>>>
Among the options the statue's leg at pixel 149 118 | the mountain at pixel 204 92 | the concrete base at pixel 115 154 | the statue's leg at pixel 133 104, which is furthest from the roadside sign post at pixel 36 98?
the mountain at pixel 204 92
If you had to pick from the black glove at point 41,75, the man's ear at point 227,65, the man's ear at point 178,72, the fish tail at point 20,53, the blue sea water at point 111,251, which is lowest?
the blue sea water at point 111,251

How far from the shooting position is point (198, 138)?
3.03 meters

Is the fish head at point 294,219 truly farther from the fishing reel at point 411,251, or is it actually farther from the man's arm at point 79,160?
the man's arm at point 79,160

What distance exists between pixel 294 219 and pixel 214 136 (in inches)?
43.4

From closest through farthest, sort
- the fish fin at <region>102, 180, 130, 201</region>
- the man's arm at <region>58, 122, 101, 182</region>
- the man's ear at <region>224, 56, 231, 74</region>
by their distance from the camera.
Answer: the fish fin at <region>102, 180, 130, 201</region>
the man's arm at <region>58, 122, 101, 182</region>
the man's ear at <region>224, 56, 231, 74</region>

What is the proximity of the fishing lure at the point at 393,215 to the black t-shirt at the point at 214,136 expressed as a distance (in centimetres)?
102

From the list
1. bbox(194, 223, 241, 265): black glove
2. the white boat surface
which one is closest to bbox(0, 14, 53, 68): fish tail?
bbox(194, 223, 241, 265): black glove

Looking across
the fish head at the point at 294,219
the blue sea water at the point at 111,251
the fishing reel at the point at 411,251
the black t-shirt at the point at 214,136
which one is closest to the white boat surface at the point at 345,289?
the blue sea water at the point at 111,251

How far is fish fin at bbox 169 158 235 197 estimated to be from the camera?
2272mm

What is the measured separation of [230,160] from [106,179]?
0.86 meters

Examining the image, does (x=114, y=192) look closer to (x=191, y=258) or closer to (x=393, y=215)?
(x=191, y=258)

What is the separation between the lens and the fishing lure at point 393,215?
<<<
> **Problem details**: Rename "fishing lure" to "fishing bait" in the lines starting with the one that contains "From closest through farthest, sort" and going on through the last line, and give only those lines with nothing else changed.

> **Expected answer**:
From closest through farthest, sort
- the fish fin at <region>102, 180, 130, 201</region>
- the man's arm at <region>58, 122, 101, 182</region>
- the man's ear at <region>224, 56, 231, 74</region>
by their distance from the camera.
Answer: the fish fin at <region>102, 180, 130, 201</region>
the man's arm at <region>58, 122, 101, 182</region>
the man's ear at <region>224, 56, 231, 74</region>

What is the proximity of the fishing bait at the point at 393,215 to the black t-shirt at the point at 214,136 expressed as a distance (in centimetres)?
102

From the list
1. bbox(194, 223, 241, 265): black glove
2. the white boat surface
which one is closest to bbox(0, 14, 53, 68): fish tail?
bbox(194, 223, 241, 265): black glove

Looking across
the fish head at the point at 294,219
the blue sea water at the point at 111,251
the fishing reel at the point at 411,251
the black t-shirt at the point at 214,136
which one is closest to the white boat surface at the point at 345,289?
the blue sea water at the point at 111,251

How far is fish fin at bbox 169 158 235 197 estimated to be from the camera?
2272mm

What is the measured separation of [230,160] from [106,179]?
0.86 meters

Examining the image, does (x=114, y=192) look closer to (x=191, y=258) or closer to (x=393, y=215)?
(x=191, y=258)

What is the separation between the lens and the fishing bait at point 393,215?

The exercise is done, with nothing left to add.